Set problem
Rewrite the material as a numbered list, beginning at the line that contains "By examining this" and running through the last line of the material. Omit blank lines.

Task input
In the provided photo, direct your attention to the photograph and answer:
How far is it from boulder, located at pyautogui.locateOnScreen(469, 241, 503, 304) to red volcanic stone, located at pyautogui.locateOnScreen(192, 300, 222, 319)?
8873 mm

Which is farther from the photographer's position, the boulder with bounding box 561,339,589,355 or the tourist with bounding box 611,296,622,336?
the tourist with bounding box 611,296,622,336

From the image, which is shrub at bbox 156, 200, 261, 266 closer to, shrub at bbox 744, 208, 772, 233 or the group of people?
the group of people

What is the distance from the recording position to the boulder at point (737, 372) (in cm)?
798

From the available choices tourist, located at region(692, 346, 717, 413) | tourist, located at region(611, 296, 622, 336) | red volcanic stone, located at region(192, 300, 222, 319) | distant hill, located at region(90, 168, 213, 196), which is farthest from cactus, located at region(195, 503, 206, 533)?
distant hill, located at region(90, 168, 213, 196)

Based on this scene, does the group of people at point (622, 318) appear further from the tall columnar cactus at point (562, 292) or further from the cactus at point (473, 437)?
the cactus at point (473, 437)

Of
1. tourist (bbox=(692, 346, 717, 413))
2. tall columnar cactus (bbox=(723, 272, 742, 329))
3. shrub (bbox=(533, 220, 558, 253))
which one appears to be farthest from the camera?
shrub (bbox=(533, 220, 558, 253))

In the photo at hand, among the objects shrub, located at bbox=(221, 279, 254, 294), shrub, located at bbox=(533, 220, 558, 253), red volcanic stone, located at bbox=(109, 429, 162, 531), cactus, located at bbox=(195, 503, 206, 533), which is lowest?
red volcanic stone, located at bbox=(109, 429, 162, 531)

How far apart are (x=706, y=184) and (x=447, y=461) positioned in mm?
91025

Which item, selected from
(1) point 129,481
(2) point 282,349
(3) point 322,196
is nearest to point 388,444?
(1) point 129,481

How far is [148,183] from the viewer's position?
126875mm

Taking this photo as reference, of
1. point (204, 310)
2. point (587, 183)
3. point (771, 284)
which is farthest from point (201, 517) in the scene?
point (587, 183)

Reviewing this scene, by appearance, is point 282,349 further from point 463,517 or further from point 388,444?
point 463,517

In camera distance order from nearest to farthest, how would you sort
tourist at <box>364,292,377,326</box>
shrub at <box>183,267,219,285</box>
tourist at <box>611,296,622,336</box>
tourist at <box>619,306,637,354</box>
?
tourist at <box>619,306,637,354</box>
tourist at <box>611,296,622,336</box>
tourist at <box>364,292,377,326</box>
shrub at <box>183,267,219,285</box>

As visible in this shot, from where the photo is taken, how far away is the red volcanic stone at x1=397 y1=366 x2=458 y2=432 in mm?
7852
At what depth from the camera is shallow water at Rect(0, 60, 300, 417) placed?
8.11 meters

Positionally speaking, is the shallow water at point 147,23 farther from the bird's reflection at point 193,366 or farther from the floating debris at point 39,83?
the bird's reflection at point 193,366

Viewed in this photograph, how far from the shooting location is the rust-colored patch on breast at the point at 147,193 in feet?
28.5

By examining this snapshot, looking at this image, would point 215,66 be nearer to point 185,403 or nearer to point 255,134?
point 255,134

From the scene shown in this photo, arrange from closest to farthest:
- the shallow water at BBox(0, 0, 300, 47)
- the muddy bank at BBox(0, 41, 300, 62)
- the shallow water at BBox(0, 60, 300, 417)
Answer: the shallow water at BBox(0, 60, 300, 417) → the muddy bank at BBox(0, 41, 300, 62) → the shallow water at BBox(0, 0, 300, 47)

Full output
1. By examining this snapshot, looking at this image, would point 215,66 be nearer to point 185,403 or nearer to point 255,134?
2. point 255,134
3. From the scene shown in this photo, arrange from closest to farthest:
4. - the shallow water at BBox(0, 0, 300, 47)
5. - the muddy bank at BBox(0, 41, 300, 62)
6. - the shallow water at BBox(0, 60, 300, 417)
7. Answer: the shallow water at BBox(0, 60, 300, 417) → the muddy bank at BBox(0, 41, 300, 62) → the shallow water at BBox(0, 0, 300, 47)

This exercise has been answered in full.